• Your assignment: For the listing below, work out the number of lines that hold "recaptcha" and return that number alone.

##############################

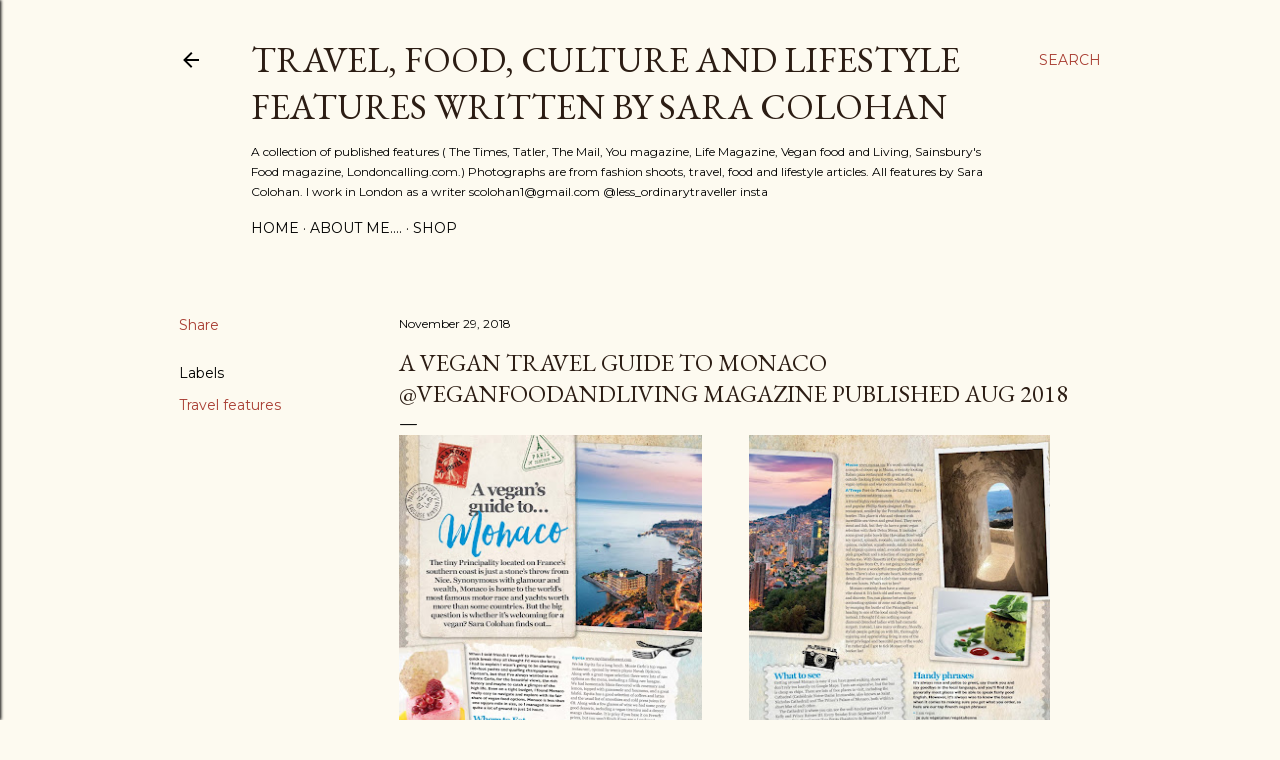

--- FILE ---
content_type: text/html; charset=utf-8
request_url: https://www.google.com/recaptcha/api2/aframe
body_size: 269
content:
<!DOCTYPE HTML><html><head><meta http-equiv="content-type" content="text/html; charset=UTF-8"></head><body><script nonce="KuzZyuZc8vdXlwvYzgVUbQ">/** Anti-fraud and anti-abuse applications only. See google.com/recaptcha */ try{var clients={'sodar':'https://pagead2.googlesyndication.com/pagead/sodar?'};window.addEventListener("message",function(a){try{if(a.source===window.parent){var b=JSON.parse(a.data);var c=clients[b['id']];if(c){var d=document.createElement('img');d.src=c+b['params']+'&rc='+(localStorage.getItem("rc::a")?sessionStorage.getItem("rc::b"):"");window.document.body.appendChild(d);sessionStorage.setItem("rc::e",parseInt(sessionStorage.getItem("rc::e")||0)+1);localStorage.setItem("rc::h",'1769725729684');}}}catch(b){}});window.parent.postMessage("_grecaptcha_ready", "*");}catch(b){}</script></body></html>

##############################

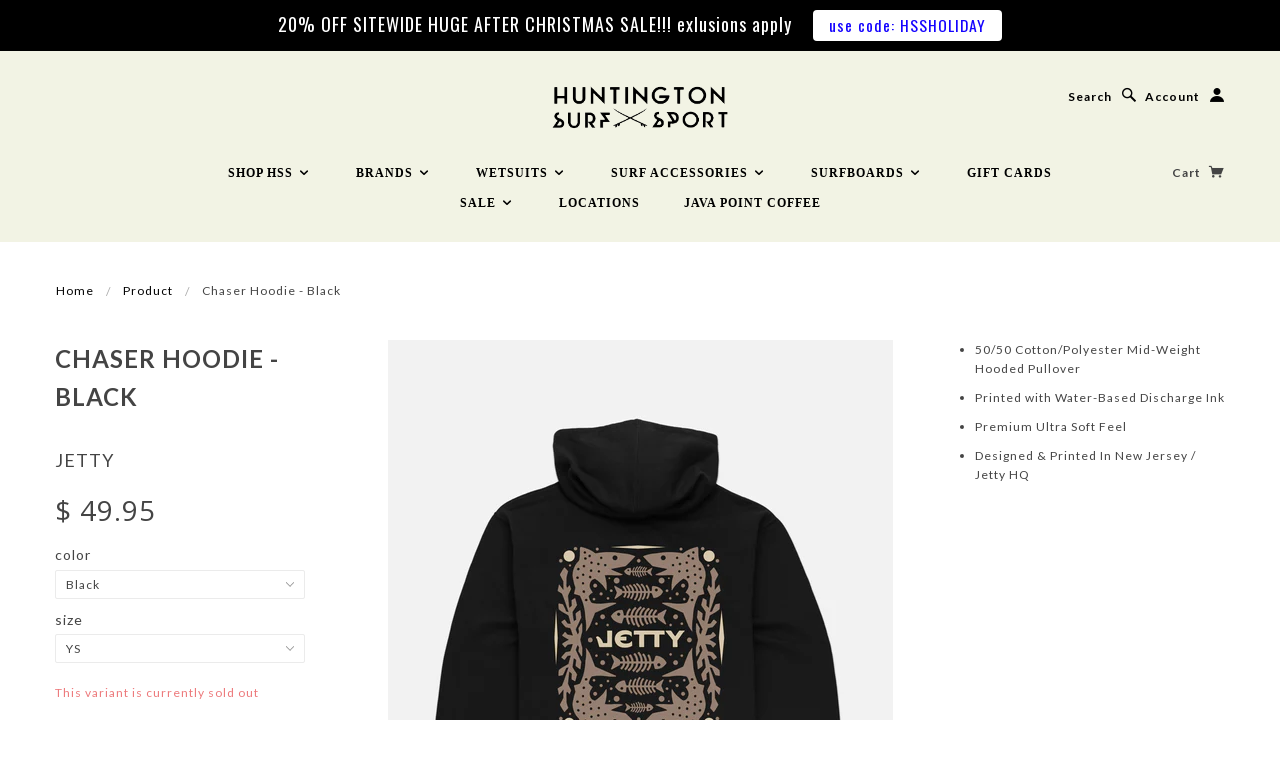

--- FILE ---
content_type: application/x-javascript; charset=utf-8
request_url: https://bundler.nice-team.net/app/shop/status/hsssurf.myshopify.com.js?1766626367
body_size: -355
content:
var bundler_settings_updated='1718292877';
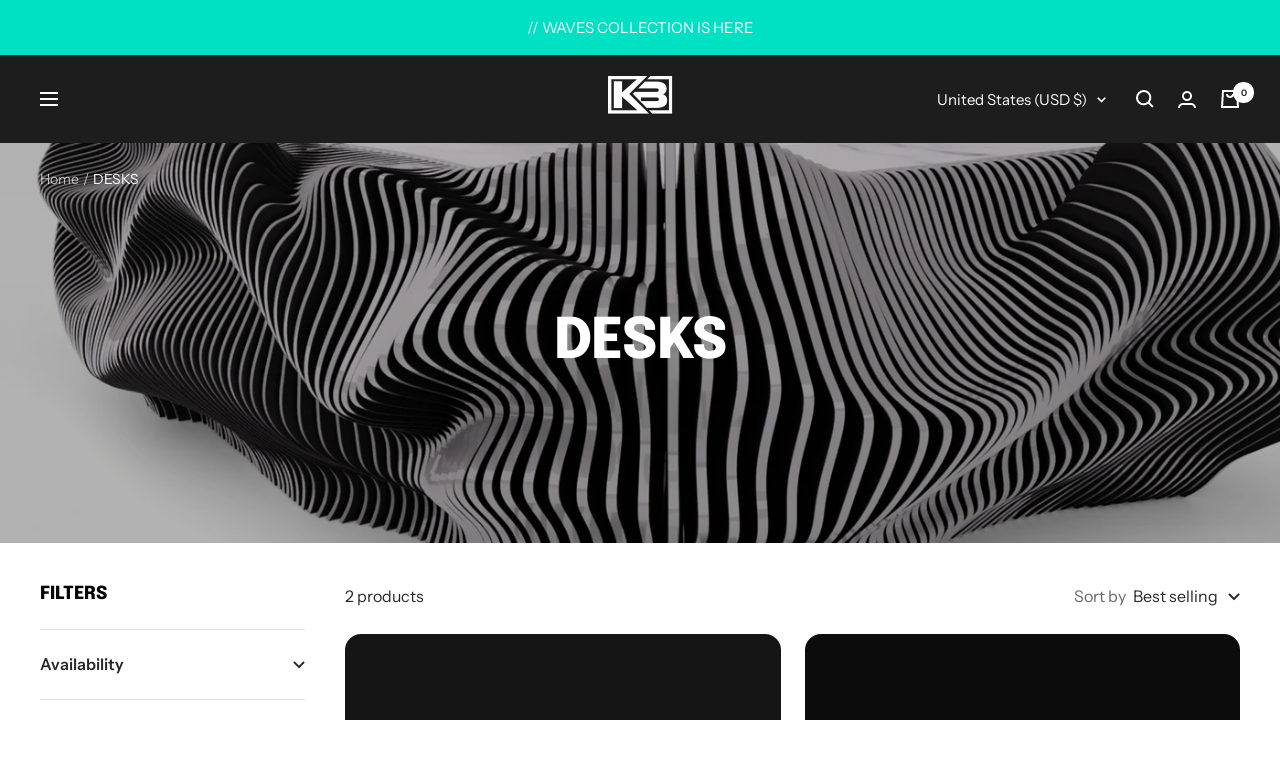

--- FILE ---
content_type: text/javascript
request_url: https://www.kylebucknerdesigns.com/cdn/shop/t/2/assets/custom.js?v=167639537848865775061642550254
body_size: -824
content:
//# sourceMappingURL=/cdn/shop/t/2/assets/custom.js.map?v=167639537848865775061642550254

##############################

• Expected output: 2